(Challenge)
Rewrite the listing below, changing each occurrence of "white notebook" to "white notepad" and leaving all other text unchanged.

Data records:
- - - - - - -
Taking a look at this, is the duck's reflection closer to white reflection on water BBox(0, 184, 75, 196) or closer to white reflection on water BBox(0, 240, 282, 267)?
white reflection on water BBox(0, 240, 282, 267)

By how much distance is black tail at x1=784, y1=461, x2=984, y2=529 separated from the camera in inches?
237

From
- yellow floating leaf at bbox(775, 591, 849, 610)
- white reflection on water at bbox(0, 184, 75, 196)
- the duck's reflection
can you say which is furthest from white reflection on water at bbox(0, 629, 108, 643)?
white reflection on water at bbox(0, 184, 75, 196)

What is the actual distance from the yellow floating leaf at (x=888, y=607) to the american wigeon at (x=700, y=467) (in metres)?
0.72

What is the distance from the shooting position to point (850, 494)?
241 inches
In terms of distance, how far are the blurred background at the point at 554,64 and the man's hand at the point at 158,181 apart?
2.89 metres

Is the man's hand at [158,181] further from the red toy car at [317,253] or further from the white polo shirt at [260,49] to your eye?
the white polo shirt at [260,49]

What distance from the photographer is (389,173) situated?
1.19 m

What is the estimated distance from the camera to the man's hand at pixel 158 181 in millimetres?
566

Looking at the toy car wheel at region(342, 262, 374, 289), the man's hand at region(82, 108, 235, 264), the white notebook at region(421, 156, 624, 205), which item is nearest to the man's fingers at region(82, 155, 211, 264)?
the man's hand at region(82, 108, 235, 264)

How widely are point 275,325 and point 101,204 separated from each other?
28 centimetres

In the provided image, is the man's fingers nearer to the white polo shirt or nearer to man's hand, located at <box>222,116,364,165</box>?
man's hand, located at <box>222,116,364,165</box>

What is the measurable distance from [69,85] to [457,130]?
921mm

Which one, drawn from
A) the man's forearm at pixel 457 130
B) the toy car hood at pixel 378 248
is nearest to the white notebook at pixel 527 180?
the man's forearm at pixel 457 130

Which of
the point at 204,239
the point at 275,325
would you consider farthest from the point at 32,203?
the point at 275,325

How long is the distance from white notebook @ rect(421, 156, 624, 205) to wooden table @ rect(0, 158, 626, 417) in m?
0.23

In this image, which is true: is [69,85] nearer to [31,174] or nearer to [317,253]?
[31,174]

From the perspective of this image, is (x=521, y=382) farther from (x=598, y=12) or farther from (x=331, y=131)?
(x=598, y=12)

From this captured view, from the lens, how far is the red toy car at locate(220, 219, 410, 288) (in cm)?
- - - - - - -
(Written reply)
Taking a look at this, is the duck's reflection closer to white reflection on water BBox(0, 184, 75, 196) or closer to white reflection on water BBox(0, 240, 282, 267)?
white reflection on water BBox(0, 240, 282, 267)

By how much distance is black tail at x1=784, y1=461, x2=984, y2=529 separated from the camera in inches?
237

From
- yellow floating leaf at bbox(775, 591, 849, 610)
- white reflection on water at bbox(0, 184, 75, 196)
- the duck's reflection
can you say which is furthest from white reflection on water at bbox(0, 629, 108, 643)?
white reflection on water at bbox(0, 184, 75, 196)

What is the actual distance from the yellow floating leaf at (x=888, y=607) to the american wigeon at (x=700, y=467) (in metres)?
0.72

What is the distance from the shooting position to point (850, 494)?
241 inches
In terms of distance, how far are the blurred background at the point at 554,64 and the man's hand at the point at 158,181 apart?
2.89 metres

Is the man's hand at [158,181] further from the red toy car at [317,253] or further from the white polo shirt at [260,49] to your eye?
the white polo shirt at [260,49]

What distance from the photographer is (389,173) situated?
1.19 m

What is the estimated distance from the camera to the man's hand at pixel 158 181 in millimetres?
566

Looking at the toy car wheel at region(342, 262, 374, 289), the man's hand at region(82, 108, 235, 264), the white notepad at region(421, 156, 624, 205), which item is nearest to the man's fingers at region(82, 155, 211, 264)?
the man's hand at region(82, 108, 235, 264)

How widely are point 275,325 and point 101,204 separated from each other?
28 centimetres

In the provided image, is the man's fingers nearer to the white polo shirt or nearer to man's hand, located at <box>222,116,364,165</box>?
man's hand, located at <box>222,116,364,165</box>

What is the measurable distance from [69,85] to [457,130]?
921mm

Which one, drawn from
A) the man's forearm at pixel 457 130
B) the toy car hood at pixel 378 248
is nearest to the white notepad at pixel 527 180?
the man's forearm at pixel 457 130

Which of
the point at 204,239
the point at 275,325
would you consider farthest from the point at 32,203?
the point at 275,325

How long is the distance from white notepad @ rect(421, 156, 624, 205) to wooden table @ rect(0, 158, 626, 417) in m?
0.23

In this image, which is true: is [69,85] nearer to [31,174] or nearer to [317,253]?
[31,174]

From the perspective of this image, is (x=521, y=382) farther from (x=598, y=12) or farther from (x=331, y=131)?
(x=598, y=12)

From this captured view, from the lens, how far is the red toy car at locate(220, 219, 410, 288) (in cm)?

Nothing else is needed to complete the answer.